The work by Borys Kashapov A Way is about the loss of voice and vision. This work was created as a result of ongoing attempts to express the experience of what is going on and the failure of these attempts. As the artist says, since the war began, he cannot stop checking the news and feels so overwhelmed by the powerful flow of media images that when he tries to draw, he cannot discriminate his own voice from the media imprints on his thoughts. The images he produces don’t seem his own to him anymore, so he washes them away, then tries again, fails again, and so on. So the work is a result of this chain of failures.

But at the same time, this work is a manifestation of a certain stubbornness of the creative drive. Despite the collapse of the vision and inability to express, the need and desire to express and leave a trace still prevails. The title of the work A Way declares that even when the direction is absent and the map is lost, the way is still somehow possible.

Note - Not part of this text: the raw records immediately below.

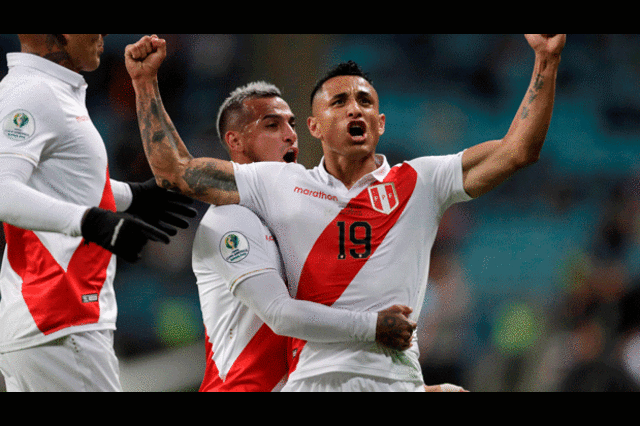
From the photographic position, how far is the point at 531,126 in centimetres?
269

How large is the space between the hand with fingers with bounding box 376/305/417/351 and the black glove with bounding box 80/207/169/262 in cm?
92

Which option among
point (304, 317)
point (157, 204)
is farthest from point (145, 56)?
point (304, 317)

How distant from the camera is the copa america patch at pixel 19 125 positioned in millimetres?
2527

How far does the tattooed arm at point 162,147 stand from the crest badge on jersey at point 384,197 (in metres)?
0.62

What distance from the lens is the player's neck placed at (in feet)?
9.87

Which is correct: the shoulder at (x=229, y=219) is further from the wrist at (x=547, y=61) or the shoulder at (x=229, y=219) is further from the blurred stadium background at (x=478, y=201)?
the blurred stadium background at (x=478, y=201)

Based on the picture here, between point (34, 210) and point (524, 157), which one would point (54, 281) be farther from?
point (524, 157)

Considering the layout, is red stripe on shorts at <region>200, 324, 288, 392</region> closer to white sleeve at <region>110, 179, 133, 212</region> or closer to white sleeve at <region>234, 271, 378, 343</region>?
white sleeve at <region>234, 271, 378, 343</region>

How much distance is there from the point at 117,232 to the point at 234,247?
538 millimetres

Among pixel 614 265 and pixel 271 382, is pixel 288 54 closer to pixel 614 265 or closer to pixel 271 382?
pixel 614 265

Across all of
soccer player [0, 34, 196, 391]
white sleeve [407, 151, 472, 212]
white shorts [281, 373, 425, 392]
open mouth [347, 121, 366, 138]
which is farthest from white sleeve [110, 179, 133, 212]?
white sleeve [407, 151, 472, 212]

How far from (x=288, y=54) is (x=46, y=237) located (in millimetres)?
4488

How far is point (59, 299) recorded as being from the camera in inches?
103

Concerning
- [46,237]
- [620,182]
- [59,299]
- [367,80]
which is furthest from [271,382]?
[620,182]
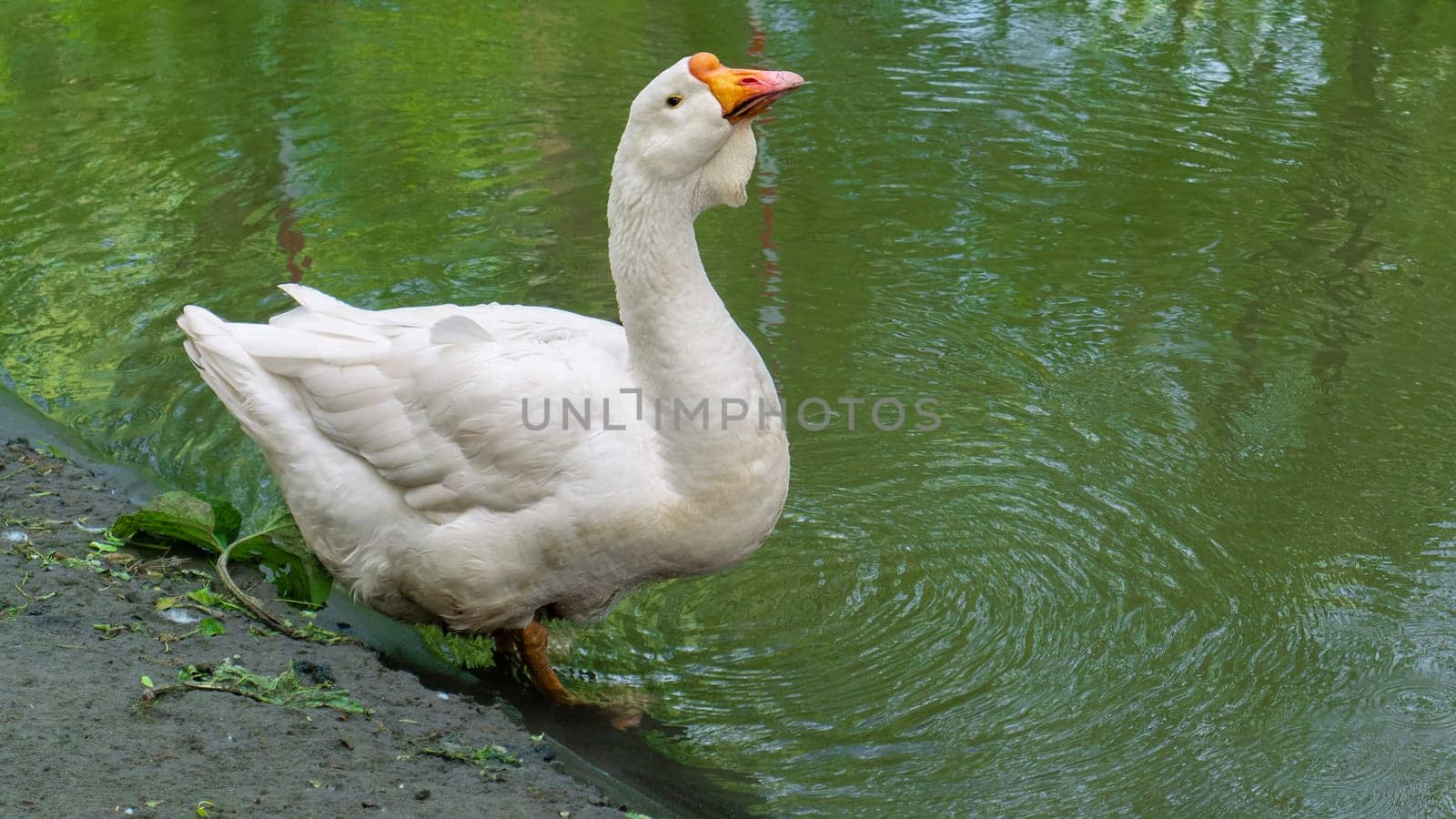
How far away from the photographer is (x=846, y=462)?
5797mm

When I was thinking about the persistence manifested by this work, I realised that this is actually something all of the works share. They were all created during the war, against the background of the ongoing collapse of habitual symbolic and material structures. Yet, all of them were the manifestation of the desire to transform painful loss into something tangible, something that is present, something that exists. “I pray to matter and reality”, says artist Katia Libkind in her work I snap awake every few hours in the middle of whatever I am doing. There was an artwork that was almost invisible in the show: the Birds by Tamara Turliun. She said she started producing the birds with her partner to handle the feeling of despair and helplessness. They started selling those birds and donating money to the army. With those birds, they transformed despair into hundreds of tiny shields to protect life. The work Garden of Sorrow by Katia Lysovenko depicts a naked female figure with a child against the background of a destroyed city, conveying the feeling of extreme vulnerability. Yet, similar to Tamara’s birds, the vulnerable female figure also embodies protection. She is a shelter that protects her child while she is exposed herself. When I look at the works and ask myself what is emerging from the state of emergency, I think about the community of stubborn survivors; a community of those who discovered the fragility and the great value of life, who are now united with the tremendous desire to live and protect each other. The work Thank you by Stas Turina became another crucial symbol of the wartime experience for me– a sign of the persistent feeling of gratitude for all those efforts of mutual help and support.